追っ手が分かるのは次回か次々回かな・・・
今の所ヒントは0なんで好きに予想してみてくださいw

超遅れてしまい申し訳
忙しかったとはいえ流石に間空きすぎた上に何の報告も無くてすいません・・・
とりあえず出来た所まで投下致します
推敲しながらなんで間隔空きますがご了承下さい


 洗濯物を全て放り込み、後はプログラム通りに洗濯乾燥機が全てこなすに任せるのみとなった美琴は、重苦しい空気の中に居た。
 向かい合うは、先程全くのとばっちりで電撃を喰らわせた被害者である所の上条当麻。
 はっきりと表面に不満や不快を漂わせているわけではないが、理不尽な攻撃を加えた自覚のある美琴にとっては何気ない仕草一つ取ってもネガティブにしか捉えられない。

「えっと……あの、ごめん」

「え? あ、ああ、いいよ別に」

「でも、やっぱりごめん」

 美琴にしては勇気を出して謝ってみたのだが、上条の反応は思ったよりもそっけない。
 その事がちょっぴり不満だったが、さりとてそれにケチをつけるのもどうかと思うので美琴は謝罪の言葉を重ねる。

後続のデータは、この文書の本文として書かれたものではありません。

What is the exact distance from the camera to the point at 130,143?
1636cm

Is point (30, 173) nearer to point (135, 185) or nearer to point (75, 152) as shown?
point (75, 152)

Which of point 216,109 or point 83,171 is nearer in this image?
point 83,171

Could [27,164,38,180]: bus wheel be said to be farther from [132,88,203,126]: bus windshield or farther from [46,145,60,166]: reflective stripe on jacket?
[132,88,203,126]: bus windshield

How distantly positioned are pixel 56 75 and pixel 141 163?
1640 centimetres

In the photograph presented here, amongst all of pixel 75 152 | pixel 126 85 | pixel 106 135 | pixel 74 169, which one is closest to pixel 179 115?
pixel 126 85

 上条からしてみれば確かにびっくりはしたが、幻想殺しで打ち消したことで実際に被害があったわけでも無い。だから、美琴がなんでこうまで縮こまっているのか理解できなかった。
 しかしながら、美琴からしてみれば上条が登場するまでの自分の行動や思考の後ろめたさもあるし、被害ゼロなのもたまたま上条が不思議な力を持っていて、咄嗟にその右手を突き出す反応が出来たからに過ぎない。
 というか、美琴にとっては前者の恥ずかしい思考の方が今も自分の胸にちくちく突き刺さっているのが問題だった。おかげでまともに上条の顔をまっすぐに見れない。問題としては後者の方が大きい事も分かってるのに。思春期ど真ん中に位置する乙女の、乙女心のなせる業か。

「むむむむむ……」

「ど、どうした御坂?」

「な、なんでもないわよ! ほっといて!」

「いや、そんな事言われてもですね……」


 さっきまでシュンとしてたのがいきなり顔を真っ赤にして不機嫌そうに唸りだしたもんだから上条でなくても気になるというものだが、今の美琴にそこまで気が回ろう筈もない。
 上条としてはそんな美琴を前にただオロオロとうろたえる他になかった。

「あ、そうだ。御坂、着替えとか生活用品とか大丈夫か? 必要なものがあるなら早めに言ってくれれば俺が買ってくるけど?」

 この空気の払拭にいい話題が思い付いた、とでも思ったのか、殊更に明るい声が出る上条だったが。美琴の反応はといえばジトっとした目で見上げてくるという、予想外に芳しくない物だった。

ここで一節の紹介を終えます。